-- Work to do --
Please rewrite the records below, renaming "white wall" to "pale wall" everywhere and leaving everything else unchanged.

=-=-=-=-=

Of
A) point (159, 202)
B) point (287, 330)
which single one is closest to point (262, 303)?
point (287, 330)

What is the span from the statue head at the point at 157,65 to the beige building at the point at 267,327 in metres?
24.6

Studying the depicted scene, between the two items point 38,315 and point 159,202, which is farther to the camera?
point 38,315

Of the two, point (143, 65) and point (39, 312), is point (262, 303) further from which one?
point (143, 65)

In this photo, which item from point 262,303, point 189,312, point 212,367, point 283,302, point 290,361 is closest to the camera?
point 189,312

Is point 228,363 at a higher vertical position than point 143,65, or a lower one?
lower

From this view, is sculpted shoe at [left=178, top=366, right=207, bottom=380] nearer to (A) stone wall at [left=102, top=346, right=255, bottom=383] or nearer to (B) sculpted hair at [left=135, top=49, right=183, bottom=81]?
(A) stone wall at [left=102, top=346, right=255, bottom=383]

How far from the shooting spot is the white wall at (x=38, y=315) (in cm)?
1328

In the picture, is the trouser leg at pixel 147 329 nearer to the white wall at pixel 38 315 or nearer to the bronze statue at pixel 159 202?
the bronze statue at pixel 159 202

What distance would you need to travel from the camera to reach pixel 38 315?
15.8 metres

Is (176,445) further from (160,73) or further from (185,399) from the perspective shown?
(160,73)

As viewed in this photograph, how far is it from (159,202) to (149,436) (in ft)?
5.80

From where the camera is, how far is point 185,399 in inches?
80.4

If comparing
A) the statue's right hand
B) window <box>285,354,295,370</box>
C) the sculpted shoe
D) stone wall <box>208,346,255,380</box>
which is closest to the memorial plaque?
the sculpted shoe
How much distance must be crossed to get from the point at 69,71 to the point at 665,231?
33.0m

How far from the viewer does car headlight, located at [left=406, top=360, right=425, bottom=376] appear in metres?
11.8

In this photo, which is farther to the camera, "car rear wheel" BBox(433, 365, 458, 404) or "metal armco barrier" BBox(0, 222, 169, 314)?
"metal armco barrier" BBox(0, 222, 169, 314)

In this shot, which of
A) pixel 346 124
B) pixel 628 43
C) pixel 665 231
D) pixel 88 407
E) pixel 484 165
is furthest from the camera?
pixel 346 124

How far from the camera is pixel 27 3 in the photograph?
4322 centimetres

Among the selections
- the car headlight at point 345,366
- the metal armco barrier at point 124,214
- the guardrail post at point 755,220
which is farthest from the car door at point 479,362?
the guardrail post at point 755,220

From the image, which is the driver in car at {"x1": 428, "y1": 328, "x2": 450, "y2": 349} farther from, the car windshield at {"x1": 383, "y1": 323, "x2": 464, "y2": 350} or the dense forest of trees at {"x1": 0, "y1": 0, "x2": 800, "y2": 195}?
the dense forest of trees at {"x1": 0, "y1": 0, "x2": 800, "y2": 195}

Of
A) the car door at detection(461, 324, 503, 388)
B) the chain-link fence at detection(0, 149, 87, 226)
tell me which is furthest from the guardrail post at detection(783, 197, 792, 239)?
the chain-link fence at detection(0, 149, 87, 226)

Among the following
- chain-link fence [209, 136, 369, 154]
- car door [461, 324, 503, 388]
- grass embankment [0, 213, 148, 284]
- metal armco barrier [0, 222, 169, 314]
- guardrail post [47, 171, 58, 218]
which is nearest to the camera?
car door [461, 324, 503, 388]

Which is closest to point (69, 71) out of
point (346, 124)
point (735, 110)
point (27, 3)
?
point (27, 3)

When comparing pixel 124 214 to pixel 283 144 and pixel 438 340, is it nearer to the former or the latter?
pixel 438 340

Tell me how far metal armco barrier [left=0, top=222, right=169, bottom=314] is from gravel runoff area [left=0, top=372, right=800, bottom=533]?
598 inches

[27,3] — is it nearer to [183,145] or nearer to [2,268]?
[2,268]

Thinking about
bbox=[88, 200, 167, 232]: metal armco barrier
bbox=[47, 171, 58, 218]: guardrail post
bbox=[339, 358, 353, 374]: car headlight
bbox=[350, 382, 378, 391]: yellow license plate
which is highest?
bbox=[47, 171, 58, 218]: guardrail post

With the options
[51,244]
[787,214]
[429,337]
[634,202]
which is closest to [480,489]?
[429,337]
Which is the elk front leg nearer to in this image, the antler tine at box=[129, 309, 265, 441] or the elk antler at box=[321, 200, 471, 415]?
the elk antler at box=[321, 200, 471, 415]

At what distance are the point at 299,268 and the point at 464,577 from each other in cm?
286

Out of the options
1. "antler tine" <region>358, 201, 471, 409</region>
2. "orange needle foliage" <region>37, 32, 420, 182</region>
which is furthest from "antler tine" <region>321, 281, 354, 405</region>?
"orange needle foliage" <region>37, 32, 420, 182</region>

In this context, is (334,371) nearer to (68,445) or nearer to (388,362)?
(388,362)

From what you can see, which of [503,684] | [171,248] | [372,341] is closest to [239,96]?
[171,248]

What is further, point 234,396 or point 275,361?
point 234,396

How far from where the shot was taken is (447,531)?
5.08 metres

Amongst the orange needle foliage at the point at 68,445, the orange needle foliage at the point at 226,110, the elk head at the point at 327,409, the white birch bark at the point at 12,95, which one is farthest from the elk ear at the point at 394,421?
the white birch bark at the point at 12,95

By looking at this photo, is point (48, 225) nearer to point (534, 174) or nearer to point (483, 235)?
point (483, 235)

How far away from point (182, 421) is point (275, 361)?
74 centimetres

=-=-=-=-=

-- Output of the task --
Of
A) point (159, 202)
B) point (287, 330)
which single one is closest to point (262, 303)?
point (287, 330)

What is the span from the statue head at the point at 157,65 to the beige building at the point at 267,327 in metres?
24.6

Studying the depicted scene, between the two items point 38,315 and point 159,202, which is farther to the camera?
point 38,315

Of the two, point (143, 65) and point (39, 312), is point (262, 303) further from which one?
point (143, 65)

In this photo, which item from point 262,303, point 189,312, point 212,367, point 283,302, point 290,361 is closest to the camera?
point 189,312

Is point 228,363 at a higher vertical position than point 143,65, or a lower one?
lower

From this view, is sculpted shoe at [left=178, top=366, right=207, bottom=380] nearer to (A) stone wall at [left=102, top=346, right=255, bottom=383] or nearer to (B) sculpted hair at [left=135, top=49, right=183, bottom=81]?
(A) stone wall at [left=102, top=346, right=255, bottom=383]

How far from the shooting spot is the pale wall at (x=38, y=315) (in cm)?
1328

In the picture, is the trouser leg at pixel 147 329 nearer to the pale wall at pixel 38 315 or nearer to the bronze statue at pixel 159 202?
the bronze statue at pixel 159 202

What distance would you need to travel from the camera to reach pixel 38 315?
15.8 metres

Is (176,445) further from (160,73) or further from (185,399) from the perspective shown?
(160,73)

As viewed in this photograph, how far is it from (159,202) to (149,436) (in ft)?
5.80

From where the camera is, how far is point 185,399 in inches?
80.4

If comparing
A) the statue's right hand
B) window <box>285,354,295,370</box>
C) the sculpted shoe
D) stone wall <box>208,346,255,380</box>
which is closest to the memorial plaque?
the sculpted shoe
How much distance must be crossed to get from the point at 69,71 to the point at 665,231?
33.0m

How far from the viewer does car headlight, located at [left=406, top=360, right=425, bottom=376] appear in metres?
11.8

In this photo, which is farther to the camera, "car rear wheel" BBox(433, 365, 458, 404) or "metal armco barrier" BBox(0, 222, 169, 314)?
"metal armco barrier" BBox(0, 222, 169, 314)

In this shot, which of
A) pixel 346 124
B) pixel 628 43
C) pixel 665 231
D) pixel 88 407
E) pixel 484 165
is furthest from the camera?
pixel 346 124

How far from the camera is pixel 27 3 in the photograph?
4322 centimetres

Among the selections
- the car headlight at point 345,366
- the metal armco barrier at point 124,214
- the guardrail post at point 755,220
which is farthest from the car door at point 479,362?
the guardrail post at point 755,220

From the image, which is the driver in car at {"x1": 428, "y1": 328, "x2": 450, "y2": 349} farther from, the car windshield at {"x1": 383, "y1": 323, "x2": 464, "y2": 350} or the dense forest of trees at {"x1": 0, "y1": 0, "x2": 800, "y2": 195}?
the dense forest of trees at {"x1": 0, "y1": 0, "x2": 800, "y2": 195}

Of
A) the car door at detection(461, 324, 503, 388)
B) the chain-link fence at detection(0, 149, 87, 226)
tell me which is furthest from the guardrail post at detection(783, 197, 792, 239)?
the chain-link fence at detection(0, 149, 87, 226)

Among the following
- chain-link fence [209, 136, 369, 154]
- car door [461, 324, 503, 388]
- grass embankment [0, 213, 148, 284]
- metal armco barrier [0, 222, 169, 314]
- guardrail post [47, 171, 58, 218]
which is nearest to the camera?
car door [461, 324, 503, 388]

Which is closest to point (69, 71) out of
point (346, 124)
point (735, 110)
point (27, 3)
?
point (27, 3)

When comparing pixel 124 214 to pixel 283 144 and pixel 438 340, is it nearer to the former or the latter?
pixel 438 340

Tell me how far metal armco barrier [left=0, top=222, right=169, bottom=314] is from gravel runoff area [left=0, top=372, right=800, bottom=533]?
598 inches

[27,3] — is it nearer to [183,145] or nearer to [2,268]?
[2,268]

Thinking about
bbox=[88, 200, 167, 232]: metal armco barrier
bbox=[47, 171, 58, 218]: guardrail post
bbox=[339, 358, 353, 374]: car headlight
bbox=[350, 382, 378, 391]: yellow license plate
which is highest?
bbox=[47, 171, 58, 218]: guardrail post

With the options
[51,244]
[787,214]
[429,337]
[634,202]
which is closest to [480,489]?
[429,337]
Which is the elk front leg nearer to in this image, the antler tine at box=[129, 309, 265, 441] or the elk antler at box=[321, 200, 471, 415]?
the elk antler at box=[321, 200, 471, 415]

At what distance are the point at 299,268 and the point at 464,577 from each other in cm?
286

Out of the options
1. "antler tine" <region>358, 201, 471, 409</region>
2. "orange needle foliage" <region>37, 32, 420, 182</region>
which is furthest from "antler tine" <region>321, 281, 354, 405</region>?
"orange needle foliage" <region>37, 32, 420, 182</region>

In this context, is (334,371) nearer to (68,445) or nearer to (388,362)?
(388,362)

From what you can see, which of [503,684] | [171,248] | [372,341] is closest to [239,96]?
[171,248]

What is further, point 234,396 or point 275,361?
point 234,396

How far from where the shot was taken is (447,531)?
5.08 metres

Amongst the orange needle foliage at the point at 68,445, the orange needle foliage at the point at 226,110, the elk head at the point at 327,409, the white birch bark at the point at 12,95, which one is farthest from the elk ear at the point at 394,421?
the white birch bark at the point at 12,95

By looking at this photo, is point (48, 225) nearer to point (534, 174) or nearer to point (483, 235)?
point (483, 235)

How far away from point (182, 421) is point (275, 361)?
74 centimetres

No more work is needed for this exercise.